** SELECTED EXTRACT follows **

The most common racing suit styles are 1.5 inch to 3 inch paneled briefs (as measured by the height and length of the suit's side panel). The racing suit's main function is to reduce the drag of an athlete in water, thus improving his time. For this reason racing suits are made of materials that hug the body, minimize friction and minimize water retention. Spandex (Lycra) suits generally produce less drag, but are also more vulnerable to prolonged exposure to chlorine than nylon. Therefore, nylon suits are preferred for training and practice, where the increased durability is required for the long periods of usage and the extra resistance brings a training benefit. Lycra suits (and composite hi-tech swimwear fabrics) are preferred for actual racing. In water polo and in diving, suits may have panels greater than 3 inches.

Water polo players generally wear racing suits. This is to minimize the fabric available to grabbing and pulling by opponents - actions that are illegal yet often happen underwater - while not compromising the strength of the fabric. High-level players wear specialized suits, usually of a very tight fit and made of thicker, tougher and more slippery fabric, intended to thwart pulling and grabbing during rough play; they often wear two suits, one over the other.

===Triathlon swimming briefs===
A special variety of briefs and trunks made for the triathlon features the racing suit's design for the swimming portion of the race but also incorporates light padding in the crotch of the garment for the bicycle portion of the race. This is a lighter version of the chamois in cycling shorts, to allow running in to be performed more efficiently and the shorts to dry faster after the swim.

** End of SELECTED EXTRACT **
** GIVEN ENTRIES follows **

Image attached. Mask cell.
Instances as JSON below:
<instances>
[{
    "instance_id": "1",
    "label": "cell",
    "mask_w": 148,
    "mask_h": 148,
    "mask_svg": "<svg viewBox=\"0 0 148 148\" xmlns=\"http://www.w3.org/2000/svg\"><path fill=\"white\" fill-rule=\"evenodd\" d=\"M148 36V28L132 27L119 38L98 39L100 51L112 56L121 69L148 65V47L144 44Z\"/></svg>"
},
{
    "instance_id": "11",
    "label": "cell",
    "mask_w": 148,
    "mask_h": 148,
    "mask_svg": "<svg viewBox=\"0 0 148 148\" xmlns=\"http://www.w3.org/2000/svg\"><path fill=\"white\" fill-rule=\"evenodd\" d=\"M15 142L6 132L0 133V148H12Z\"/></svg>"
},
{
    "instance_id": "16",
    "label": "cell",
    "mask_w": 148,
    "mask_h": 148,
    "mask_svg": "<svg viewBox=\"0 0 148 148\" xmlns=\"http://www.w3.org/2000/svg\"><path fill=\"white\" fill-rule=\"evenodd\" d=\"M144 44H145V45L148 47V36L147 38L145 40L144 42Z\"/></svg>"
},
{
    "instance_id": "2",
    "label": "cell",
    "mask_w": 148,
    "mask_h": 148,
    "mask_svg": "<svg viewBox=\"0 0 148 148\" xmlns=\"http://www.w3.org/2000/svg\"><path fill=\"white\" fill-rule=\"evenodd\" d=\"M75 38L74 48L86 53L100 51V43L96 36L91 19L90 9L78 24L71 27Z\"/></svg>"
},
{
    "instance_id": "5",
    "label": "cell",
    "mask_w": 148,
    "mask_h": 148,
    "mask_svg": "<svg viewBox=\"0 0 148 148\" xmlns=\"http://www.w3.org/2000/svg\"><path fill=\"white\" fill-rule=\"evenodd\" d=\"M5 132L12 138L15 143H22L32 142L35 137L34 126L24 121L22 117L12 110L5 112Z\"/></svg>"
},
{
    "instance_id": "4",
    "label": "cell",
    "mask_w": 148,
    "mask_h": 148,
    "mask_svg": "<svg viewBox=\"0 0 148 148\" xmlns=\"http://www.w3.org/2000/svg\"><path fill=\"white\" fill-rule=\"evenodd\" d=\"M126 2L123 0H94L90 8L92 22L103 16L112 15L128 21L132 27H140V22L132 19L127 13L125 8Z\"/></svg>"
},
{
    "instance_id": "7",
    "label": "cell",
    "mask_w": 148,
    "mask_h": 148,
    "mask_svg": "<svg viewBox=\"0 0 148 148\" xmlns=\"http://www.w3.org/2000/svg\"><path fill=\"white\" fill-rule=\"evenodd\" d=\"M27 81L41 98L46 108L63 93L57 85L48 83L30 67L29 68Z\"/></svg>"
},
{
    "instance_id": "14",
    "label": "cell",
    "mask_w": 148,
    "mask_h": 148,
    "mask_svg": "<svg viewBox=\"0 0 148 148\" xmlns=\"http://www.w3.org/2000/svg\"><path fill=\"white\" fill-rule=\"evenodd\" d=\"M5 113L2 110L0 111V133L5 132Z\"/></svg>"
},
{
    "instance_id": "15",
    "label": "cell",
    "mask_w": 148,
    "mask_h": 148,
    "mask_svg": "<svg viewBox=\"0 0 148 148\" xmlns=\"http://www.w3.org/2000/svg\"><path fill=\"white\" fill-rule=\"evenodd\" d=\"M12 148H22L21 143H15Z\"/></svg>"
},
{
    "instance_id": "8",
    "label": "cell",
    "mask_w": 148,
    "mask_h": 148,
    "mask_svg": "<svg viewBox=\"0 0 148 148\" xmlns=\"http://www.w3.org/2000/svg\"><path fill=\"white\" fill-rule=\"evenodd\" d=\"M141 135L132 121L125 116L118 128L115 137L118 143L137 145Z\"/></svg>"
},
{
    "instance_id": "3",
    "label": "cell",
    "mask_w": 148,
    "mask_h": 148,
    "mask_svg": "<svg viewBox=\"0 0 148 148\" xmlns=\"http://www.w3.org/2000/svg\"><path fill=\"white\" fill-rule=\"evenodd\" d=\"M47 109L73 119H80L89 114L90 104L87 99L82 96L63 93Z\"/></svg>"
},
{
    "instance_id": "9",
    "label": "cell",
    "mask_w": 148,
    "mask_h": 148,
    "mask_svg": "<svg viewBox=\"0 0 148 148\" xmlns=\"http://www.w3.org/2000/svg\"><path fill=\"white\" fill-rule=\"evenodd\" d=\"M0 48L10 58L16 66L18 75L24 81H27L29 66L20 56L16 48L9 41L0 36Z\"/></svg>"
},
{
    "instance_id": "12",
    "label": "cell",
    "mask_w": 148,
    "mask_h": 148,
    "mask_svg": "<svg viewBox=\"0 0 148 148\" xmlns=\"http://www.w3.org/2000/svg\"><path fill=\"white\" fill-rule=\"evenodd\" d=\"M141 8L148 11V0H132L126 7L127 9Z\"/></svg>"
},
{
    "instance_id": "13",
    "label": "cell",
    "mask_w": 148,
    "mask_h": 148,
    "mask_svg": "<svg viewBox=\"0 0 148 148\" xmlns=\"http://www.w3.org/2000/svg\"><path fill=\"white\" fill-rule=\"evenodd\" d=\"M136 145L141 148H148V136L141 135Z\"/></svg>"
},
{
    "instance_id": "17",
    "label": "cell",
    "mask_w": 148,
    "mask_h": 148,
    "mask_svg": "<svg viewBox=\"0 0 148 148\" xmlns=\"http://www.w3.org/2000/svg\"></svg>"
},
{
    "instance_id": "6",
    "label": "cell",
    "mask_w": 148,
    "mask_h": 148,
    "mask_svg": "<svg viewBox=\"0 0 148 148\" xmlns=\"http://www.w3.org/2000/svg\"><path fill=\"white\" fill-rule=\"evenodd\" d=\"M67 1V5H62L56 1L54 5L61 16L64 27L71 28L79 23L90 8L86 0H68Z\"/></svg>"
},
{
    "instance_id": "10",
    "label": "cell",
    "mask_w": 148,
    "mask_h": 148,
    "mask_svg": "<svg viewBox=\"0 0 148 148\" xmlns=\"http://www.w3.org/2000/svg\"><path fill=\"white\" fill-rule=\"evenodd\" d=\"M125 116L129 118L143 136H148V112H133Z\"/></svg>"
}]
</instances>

** End of GIVEN ENTRIES **

BRIEF A
In the racing swimwear text, change the passage running from "The most common" down to "than 3 inches.", putting "polyester" wherever "nylon" stands, and give that passage again.
BRIEF B
According to the racing swimwear text, what are racing suit materials made to do? List every aim it gives.
BRIEF C
Resume the racing swimwear text from the point where it stops.
The records come from a different source than the text.

TASK RESULT A
The most common racing suit styles are 1.5 inch to 3 inch paneled briefs (as measured by the height and length of the suit's side panel). The racing suit's main function is to reduce the drag of an athlete in water, thus improving his time. For this reason racing suits are made of materials that hug the body, minimize friction and minimize water retention. Spandex (Lycra) suits generally produce less drag, but are also more vulnerable to prolonged exposure to chlorine than polyester. Therefore, polyester suits are preferred for training and practice, where the increased durability is required for the long periods of usage and the extra resistance brings a training benefit. Lycra suits (and composite hi-tech swimwear fabrics) are preferred for actual racing. In water polo and in diving, suits may have panels greater than 3 inches.

TASK RESULT B
- Hug the body
- Minimize friction
- Minimize water retention

TASK RESULT C
==Manufacturers==
In addition to the style's generic trademark term’s namesake company Speedo, competitive briefs-style swimwear are produced by companies including Adidas, Zoggs, Tyr, Dolfin, Arena, Kiefer, Nike, Inc. and aussieBum. Many of these companies have expanded their merchandise to reflect recent trends in water sports. These include the growing popularity of the jammer style and the development of full body suits for competitive swimming.

On the fashion end, several designer companies including Nautica, Olaf Benz, Calvin Klein and aussieBum have begun lines of brief style suits in the United States. Most designer brands of male swimwear in Europe, Asia and Australia produce lines of much briefer style suits, including the increasingly popular Brazilian square cut trunks (known as sunga(s) in Portuguese).